PROBLEM DETAILS: Pick up the news article on cardiac rehab after a heart attack where it stops, and keep writing it.

By Lisa Rapaport

(Reuters Health) – Heart attack survivors who participate in cardiac rehabilitation programs may survive longer and be less likely to have repeat hospitalizations than they would without follow-up care, a recent study suggests.

Previous research has linked medically supervised cardiac rehab programs focused on things like stress reduction, exercise and heart healthy living to lower mortality rates. The current study offers fresh evidence of this: rehab program participants were 42 percent less likely to return to the hospital or die within five years of discharge than people who didn’t do rehab.

“Survival rates after a (heart attack) have improved in the last three decades,” said study co-author Enrico Fabris of the University of Trieste in Italy.

While much of this improvement is due to wider availability of newer and more effective surgeries to restore blood flow after a heart attack, rehab programs also play a crucial role in preventing or slowing the progression of heart disease and helping to ward off another heart attack, Fabris said by email.

For the study, researchers examined data on 839 patients discharged from hospital cardiovascular care units with planned cardiac rehab and 411 patients sent home without any rehab plans.

All of the patients were treated in the hospital between 2009 and 2010 after heart attacks or a procedure to restore blood flow to the heart. Most participants were men, and they were typically in their late 60s at the start of the study.

Many of them had chronic health problems like high blood pressure and diabetes.

After following most participants for at least 5.6 years, researchers found that 6 percent died in both the rehab group and in the comparison group of people who didn’t receive rehab.

With rehab, however, only 15 percent of patients returned to the hospital compared with 27 percent of those who didn’t receive rehab, according to the results in the European Heart Journal.

In a separate analysis to estimate the effect of treatment, researchers calculated that with rehab, just 10 percent of patients would die from all causes, compared with 19 percent of patients without rehab. Deaths from cardiovascular causes would also be lower with rehab: 2 percent with rehab compared to 7 percent without it.

Records from a dataset:

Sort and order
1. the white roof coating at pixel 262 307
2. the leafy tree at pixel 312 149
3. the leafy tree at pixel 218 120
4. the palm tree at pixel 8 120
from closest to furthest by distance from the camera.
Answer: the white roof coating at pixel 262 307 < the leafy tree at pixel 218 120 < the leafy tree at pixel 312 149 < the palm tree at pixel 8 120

WRITTEN ANSWER:
The study wasn’t designed to prove whether or how rehab might directly impact repeat hospitalizations or deaths. Researchers also lacked data on how faithfully patients took medicines prescribed to help prevent another heart attack or blockage in their blood vessels.

Even so, the results add to evidence pointing to the long-term benefits of cardiac rehab, said Dr. Hani Jneid of Baylor College of Medicine and the Michael E. DeBakey VA Medical Center in Houston.

“This long-term improvement in cardiovascular outcomes – observed after a median follow-up of 6.8 years – was driven predominantly by a lower rate of cardiovascular hospitalizations,” Jneid, who wasn’t involved in the study, said by email.

“But most remarkable is that after analyses (to estimate the effect of treatment), there was also a significant reduction in total and cardiovascular mortality associated with the use of cardiac rehab,” Jneid added.

Ideally, every patient hospitalized for a heart attack should do cardiac rehab and get as much exercise as possible, said Dr. Chip Lavie, of the Ochsner Clinical School-University of Queensland School of Medicine in Australia.

“For those who do cardiac rehab, which is currently in the U.S. 3 times weekly for 12 weeks, we still want them to exercise 2 to 3 times weekly outside the program and to continue exercise after the cardiac rehab program,” Lavie, who wasn’t involved in the study, said by email. “For those who do not attend for whatever reason, home exercise should still be of substantial benefit.”